Chinese Sinohydro Corporation, however, receives 70 per cent of payment set in US dollars and 30 per cent in taka as per the contract.

Total project expenditure

The Padma Bridge was first approved in August 2007 at an estimated cost of 101.62 billion taka and the project deadline was 2015. By June 2011, project cost rose to 205.07 billion taka.

The government revised the project cost to 297.93 billion taka in February 2015, setting 2018 as the deadline. Cost rose by 14 billion taka for additional land procumbent purposes in June 2018 and the total project cost was set at 300.93 billion taka following a special approval. Lastly, the cost was fixed at 326.05 billion taka in 2023.

Regarding the additional cost of river training, Shamsul Haque, a mega project expert and civil engineering professor at Bangladesh University of Engineering and Technology (BUET), told Prothom Alo that it is a complex task to carry out river training in a river like the Padma, but a 17 per cent variation is too much.
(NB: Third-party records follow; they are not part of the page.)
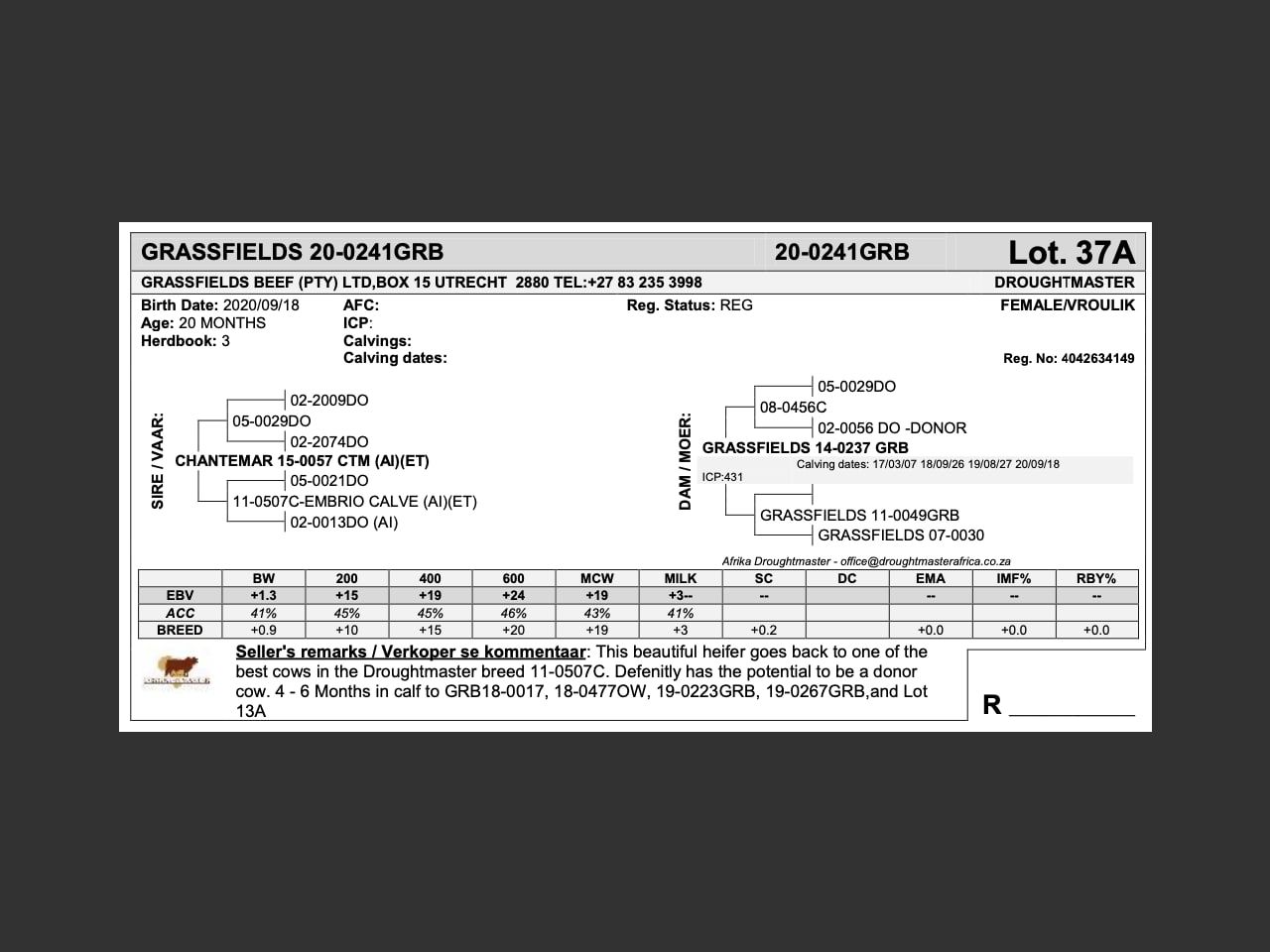 GRASSFIELDS 20-0241GRB 20-0241GRB Lot. 37A

GRASSFIELDS BEEF (PTY) LTD,BOX 15 UTRECHT 2880 TEL:+27 83 235 3998 DROUGHTMASTER

Birth Date: 2020/09/18
Age: 20 MONTHS
Herdbook: 3

AFC:
ICP:
Calvings:
Calving dates:

Reg. Status: REG

FEMALE/VROULIK

Reg. No: 4042634149

SIRE / VAAR:

02-2009DO
05-0029DO
02-2074DO
CHANTEMAR 15-0057 CTM (AI)(ET)
05-0021DO
11-0507C-EMBRIO CALVE (AI)(ET)
02-0013DO (AI)

DAM / MOER:

05-0029DO
08-0456C
02-0056 DO -DONOR
GRASSFIELDS 14-0237 GRB
Calving dates: 17/03/07 18/09/26 19/08/27 20/09/18
ICP:431
GRASSFIELDS 11-0049GRB
GRASSFIELDS 07-0030

Afrika Droughtmaster - office@droughtmasterafrica.co.za

| | BW | 200 | 400 | 600 | MCW | MILK | SC | DC | EMA | IMF% | RBY% |
|---|---|---|---|---|---|---|---|---|---|---|---|
| EBV | +1.3 | +15 | +19 | +24 | +19 | +3-- | -- | | -- | -- | -- |
| ACC | 41% | 45% | 45% | 46% | 43% | 41% | | | | | |
| BREED | +0.9 | +10 | +15 | +20 | +19 | +3 | +0.2 | | +0.0 | +0.0 | +0.0 |

Seller's remarks / Verkoper se kommentaar: This beautiful heifer goes back to one of the best cows in the Droughtmaster breed 11-0507C. Defenitly has the potential to be a donor cow. 4 - 6 Months in calf to GRB18-0017, 18-0477OW, 19-0223GRB, 19-0267GRB,and Lot 13A

R ___________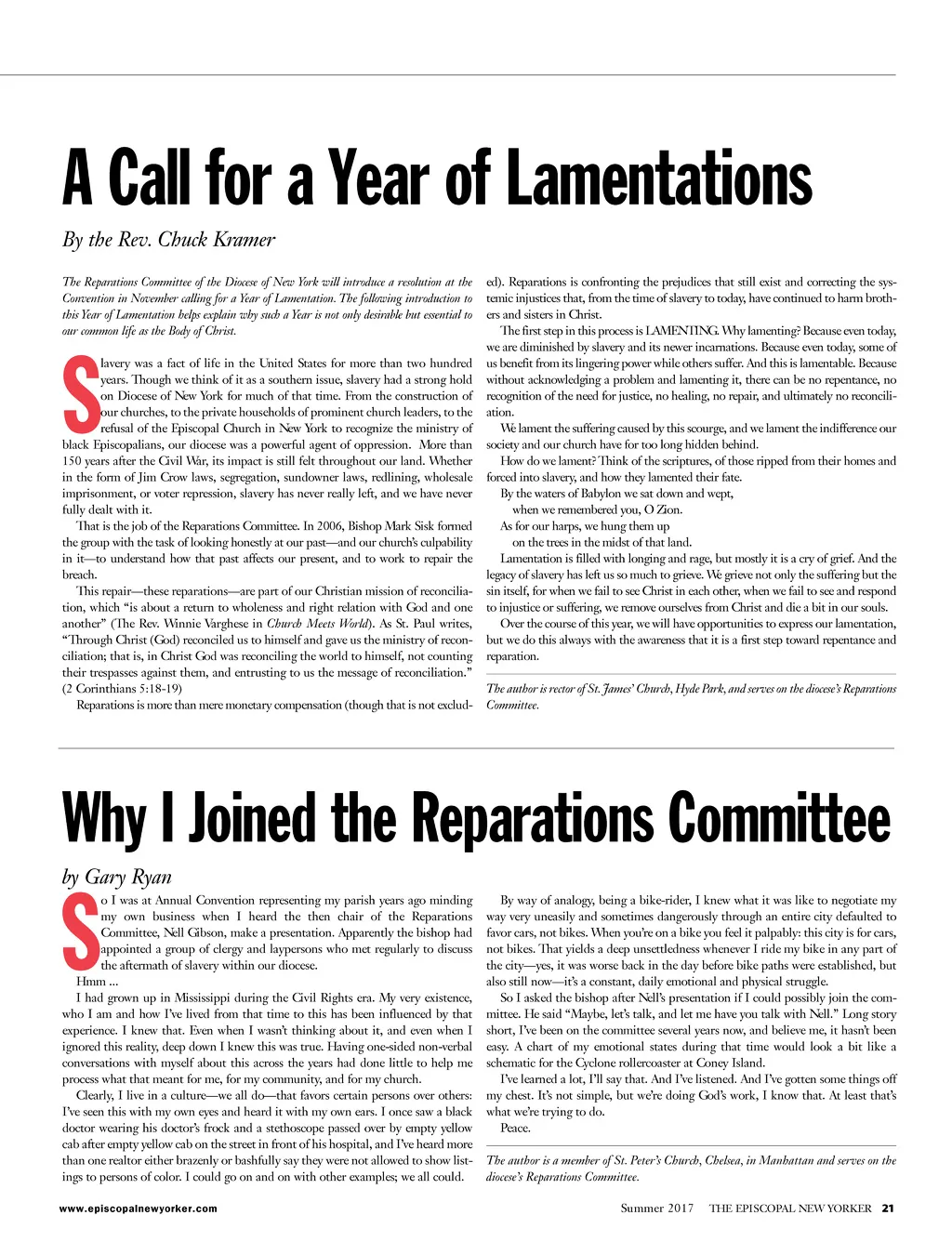 A Call for a Year of Lamentations

By the Rev. Chuck Kramer

The Reparations Committee of the Diocese of New York will introduce a resolution at the Convention in November calling for a Year of Lamentation. The following introduction to this Year of Lamentation helps explain why such a Year is not only desirable but essential to our common life as the Body of Christ.

Slavery was a fact of life in the United States for more than two hundred years. Though we think of it as a southern issue, slavery had a strong hold on Diocese of New York for much of that time. From the construction of our churches, to the private households of prominent church leaders, to the refusal of the Episcopal Church in New York to recognize the ministry of black Episcopalians, our diocese was a powerful agent of oppression. More than 150 years after the Civil War, its impact is still felt throughout our land. Whether in the form of Jim Crow laws, segregation, sundowner laws, redlining, wholesale imprisonment, or voter repression, slavery has never really left, and we have never fully dealt with it.

That is the job of the Reparations Committee. In 2006, Bishop Mark Sisk formed the group with the task of looking honestly at our past—and our church's culpability in it—to understand how that past affects our present, and to work to repair the breach.

This repair—these reparations—are part of our Christian mission of reconciliation, which "is about a return to wholeness and right relation with God and one another" (The Rev. Winnie Varghese in Church Meets World). As St. Paul writes, "Through Christ (God) reconciled us to himself and gave us the ministry of reconciliation; that is, in Christ God was reconciling the world to himself, not counting their trespasses against them, and entrusting to us the message of reconciliation." (2 Corinthians 5:18-19)

Reparations is more than mere monetary compensation (though that is not excluded). Reparations is confronting the prejudices that still exist and correcting the systemic injustices that, from the time of slavery to today, have continued to harm brothers and sisters in Christ.

The first step in this process is LAMENTING. Why lamenting? Because even today, we are diminished by slavery and its newer incarnations. Because even today, some of us benefit from its lingering power while others suffer. And this is lamentable. Because without acknowledging a problem and lamenting it, there can be no repentance, no recognition of the need for justice, no healing, no repair, and ultimately no reconciliation.

We lament the suffering caused by this scourge, and we lament the indifference our society and our church have for too long hidden behind.

How do we lament? Think of the scriptures, of those ripped from their homes and forced into slavery, and how they lamented their fate.

By the waters of Babylon we sat down and wept,
when we remembered you, O Zion.
As for our harps, we hung them up
on the trees in the midst of that land.

Lamentation is filled with longing and rage, but mostly it is a cry of grief. And the legacy of slavery has left us so much to grieve. We grieve not only the suffering but the sin itself, for when we fail to see Christ in each other, when we fail to see and respond to injustice or suffering, we remove ourselves from Christ and die a bit in our souls.

Over the course of this year, we will have opportunities to express our lamentation, but we do this always with the awareness that it is a first step toward repentance and reparation.

The author is rector of St. James' Church, Hyde Park, and serves on the diocese's Reparations Committee.

Why I Joined the Reparations Committee

by Gary Ryan

So I was at Annual Convention representing my parish years ago minding my own business when I heard the then chair of the Reparations Committee, Nell Gibson, make a presentation. Apparently the bishop had appointed a group of clergy and laypersons who met regularly to discuss the aftermath of slavery within our diocese.

Hmm ...

I had grown up in Mississippi during the Civil Rights era. My very existence, who I am and how I've lived from that time to this has been influenced by that experience. I knew that. Even when I wasn't thinking about it, and even when I ignored this reality, deep down I knew this was true. Having one-sided non-verbal conversations with myself about this across the years had done little to help me process what that meant for me, for my community, and for my church.

Clearly, I live in a culture—we all do—that favors certain persons over others: I've seen this with my own eyes and heard it with my own ears. I once saw a black doctor wearing his doctor's frock and a stethoscope passed over by empty yellow cab after empty yellow cab on the street in front of his hospital, and I've heard more than one realtor either brazenly or bashfully say they were not allowed to show listings to persons of color. I could go on and on with other examples; we all could.

By way of analogy, being a bike-rider, I knew what it was like to negotiate my way very uneasily and sometimes dangerously through an entire city defaulted to favor cars, not bikes. When you're on a bike you feel it palpably: this city is for cars, not bikes. That yields a deep unsettledness whenever I ride my bike in any part of the city—yes, it was worse back in the day before bike paths were established, but also still now—it's a constant, daily emotional and physical struggle.

So I asked the bishop after Nell's presentation if I could possibly join the committee. He said "Maybe, let's talk, and let me have you talk with Nell." Long story short, I've been on the committee several years now, and believe me, it hasn't been easy. A chart of my emotional states during that time would look a bit like a schematic for the Cyclone rollercoaster at Coney Island.

I've learned a lot, I'll say that. And I've listened. And I've gotten some things off my chest. It's not simple, but we're doing God's work, I know that. At least that's what we're trying to do.

Peace.

The author is a member of St. Peter's Church, Chelsea, in Manhattan and serves on the diocese's Reparations Committee.

www.episcopalnewyorker.com

Summer 2017 THE EPISCOPAL NEW YORKER 21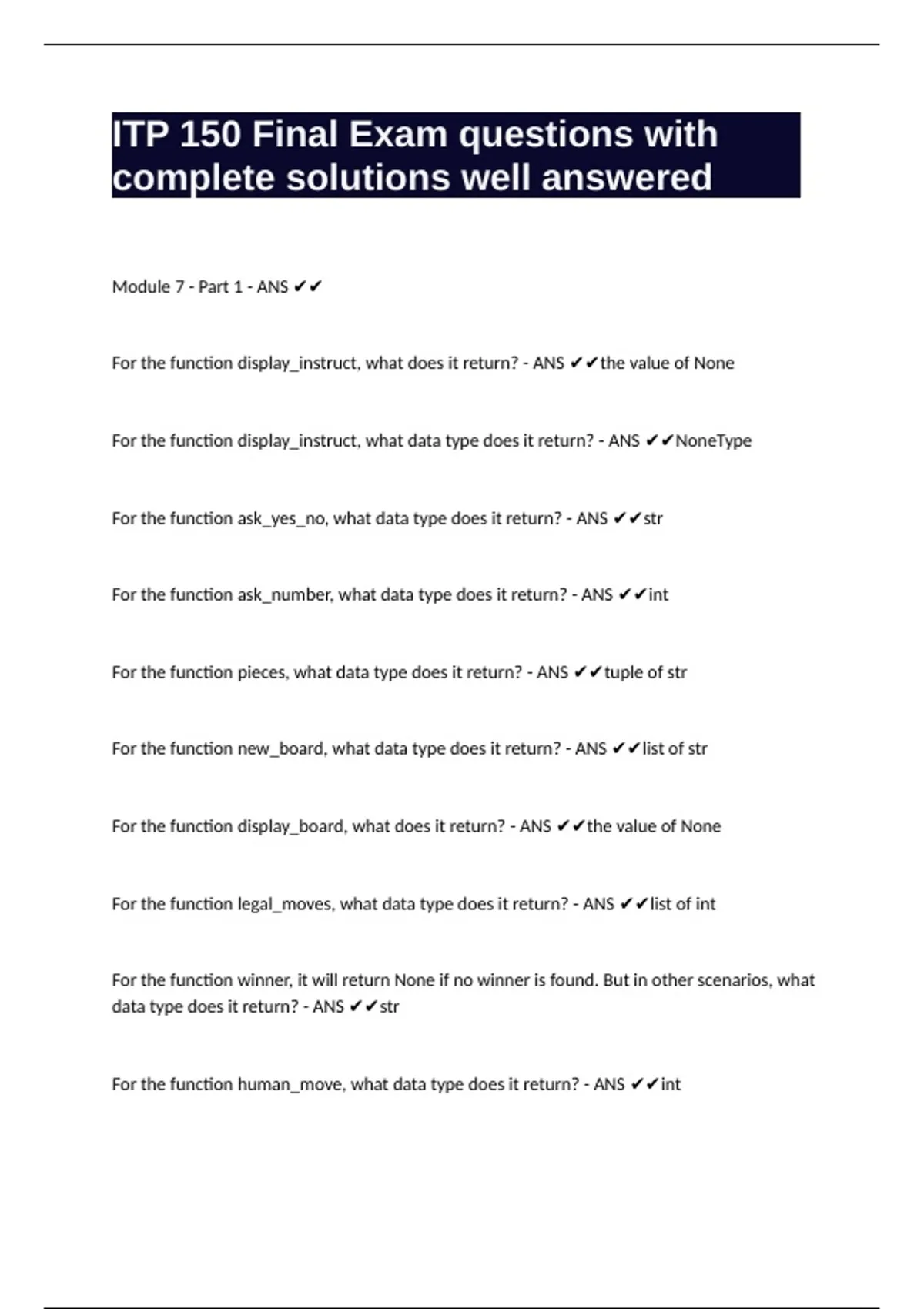 ITP 150 Final Exam questions with complete solutions well answered

Module 7 - Part 1 - ANS ✔✔

For the function display_instruct, what does it return? - ANS ✔✔the value of None

For the function display_instruct, what data type does it return? - ANS ✔✔NoneType

For the function ask_yes_no, what data type does it return? - ANS ✔✔str

For the function ask_number, what data type does it return? - ANS ✔✔int

For the function pieces, what data type does it return? - ANS ✔✔tuple of str

For the function new_board, what data type does it return? - ANS ✔✔list of str

For the function display_board, what does it return? - ANS ✔✔the value of None

For the function legal_moves, what data type does it return? - ANS ✔✔list of int

For the function winner, it will return None if no winner is found. But in other scenarios, what data type does it return? - ANS ✔✔str

For the function human_move, what data type does it return? - ANS ✔✔int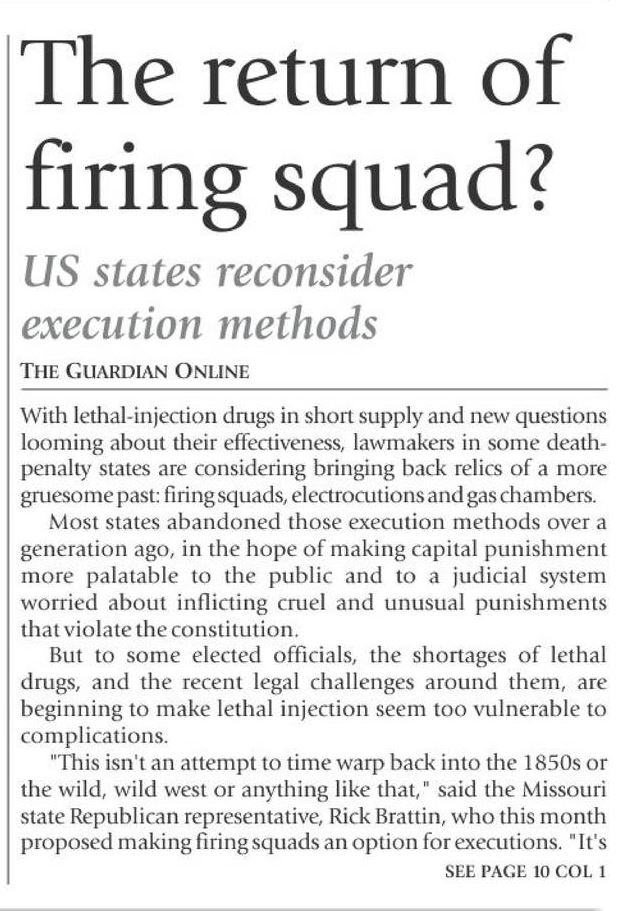 The return of firing squad?

US states reconsider execution methods

THE GUARDIAN ONLINE

With lethal-injection drugs in short supply and new questions looming about their effectiveness, lawmakers in some death-penalty states are considering bringing back relics of a more gruesome past: firing squads, electrocutions and gas chambers.

Most states abandoned those execution methods over a generation ago, in the hope of making capital punishment more palatable to the public and to a judicial system worried about inflicting cruel and unusual punishments that violate the constitution.

But to some elected officials, the shortages of lethal drugs, and the recent legal challenges around them, are beginning to make lethal injection seem too vulnerable to complications.

"This isn't an attempt to time warp back into the 1850s or the wild, wild west or anything like that," said the Missouri state Republican representative, Rick Brattin, who this month proposed making firing squads an option for executions. "It's

SEE PAGE 10 COL 1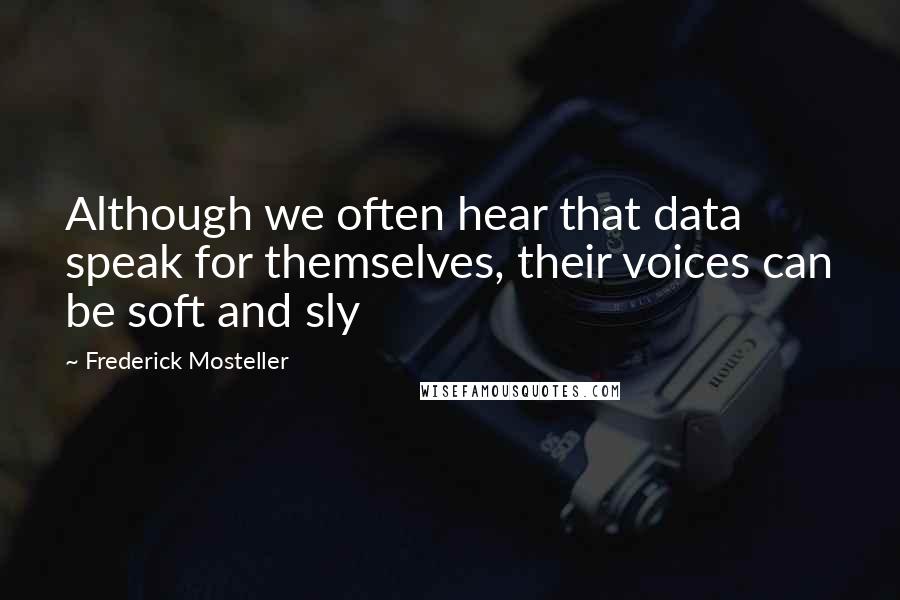 Although we often hear that data speak for themselves, their voices can be soft and sly

~ Frederick Mosteller

WISEFAMOUSQUOTES.COM

Canon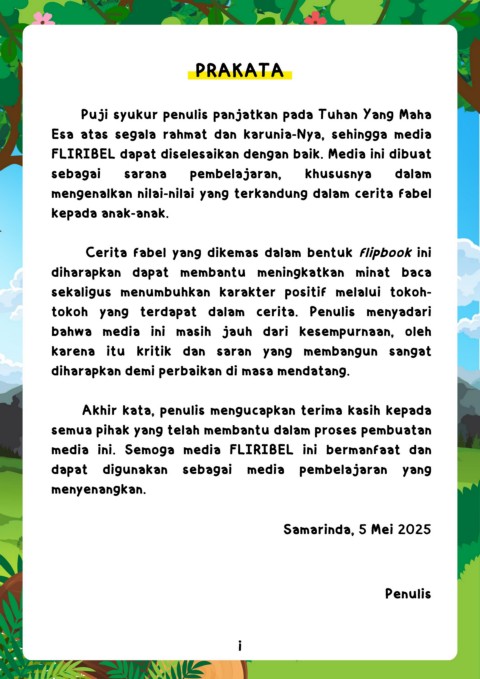 PRAKATA

Puji syukur penulis panjatkan pada Tuhan Yang Maha Esa atas segala rahmat dan karunia-Nya, sehingga media FLIRIBEL dapat diselesaikan dengan baik. Media ini dibuat sebagai sarana pembelajaran, khususnya dalam mengenalkan nilai-nilai yang terkandung dalam cerita fabel kepada anak-anak.

Cerita fabel yang dikemas dalam bentuk flipbook ini diharapkan dapat membantu meningkatkan minat baca sekaligus menumbuhkan karakter positif melalui tokoh-tokoh yang terdapat dalam cerita. Penulis menyadari bahwa media ini masih jauh dari kesempurnaan, oleh karena itu kritik dan saran yang membangun sangat diharapkan demi perbaikan di masa mendatang.

Akhir kata, penulis mengucapkan terima kasih kepada semua pihak yang telah membantu dalam proses pembuatan media ini. Semoga media FLIRIBEL ini bermanfaat dan dapat digunakan sebagai media pembelajaran yang menyenangkan.

Samarinda, 5 Mei 2025

Penulis

i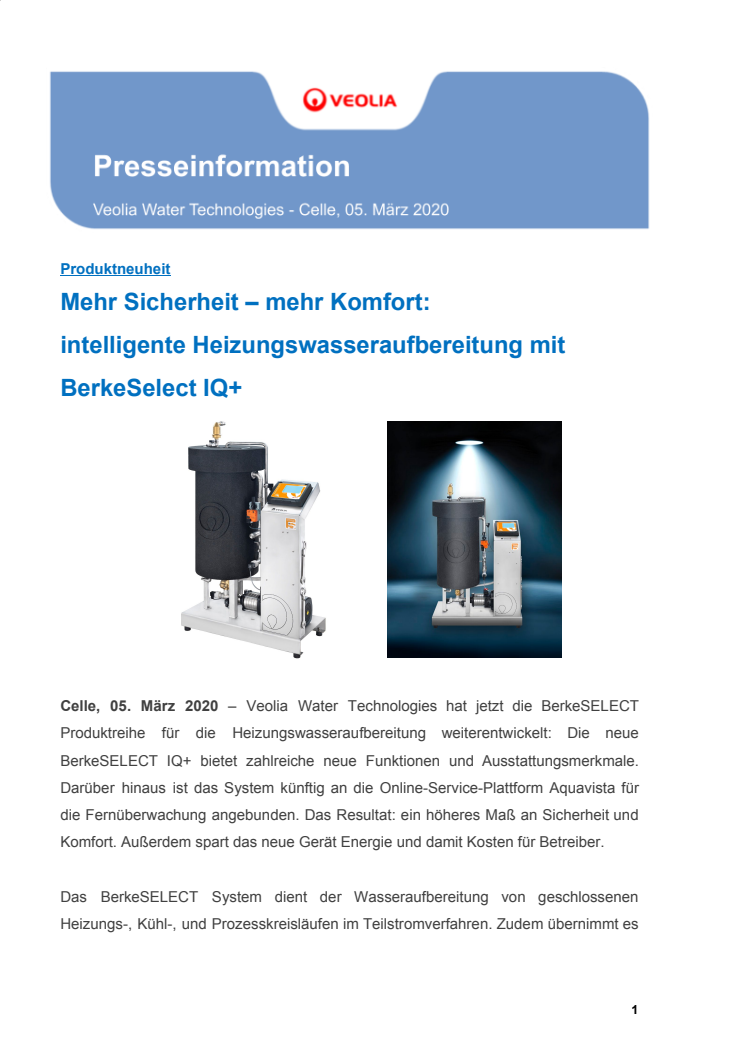 VEOLIA

Presseinformation

Veolia Water Technologies - Celle, 05. März 2020

Produktneuheit

Mehr Sicherheit – mehr Komfort: intelligente Heizungswasseraufbereitung mit BerkeSelect IQ+

Celle, 05. März 2020 – Veolia Water Technologies hat jetzt die BerkeSELECT Produktreihe für die Heizungswasseraufbereitung weiterentwickelt: Die neue BerkeSELECT IQ+ bietet zahlreiche neue Funktionen und Ausstattungsmerkmale. Darüber hinaus ist das System künftig an die Online-Service-Plattform Aquavista für die Fernüberwachung angebunden. Das Resultat: ein höheres Maß an Sicherheit und Komfort. Außerdem spart das neue Gerät Energie und damit Kosten für Betreiber.

Das BerkeSELECT System dient der Wasseraufbereitung von geschlossenen Heizungs-, Kühl-, und Prozesskreisläufen im Teilstromverfahren. Zudem übernimmt es

1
He said there has been a trend recently to show big variations in the mega projects, and the cost was increased by adding unnecessary tasks in many cases; these tasks were completed through subcontractors with political influence. As a result, project cost rises and work quality falls, but the government’s Implementation Monitoring and Evaluation Division (IMED) has the opportunity to work with more responsibility to this end, he added.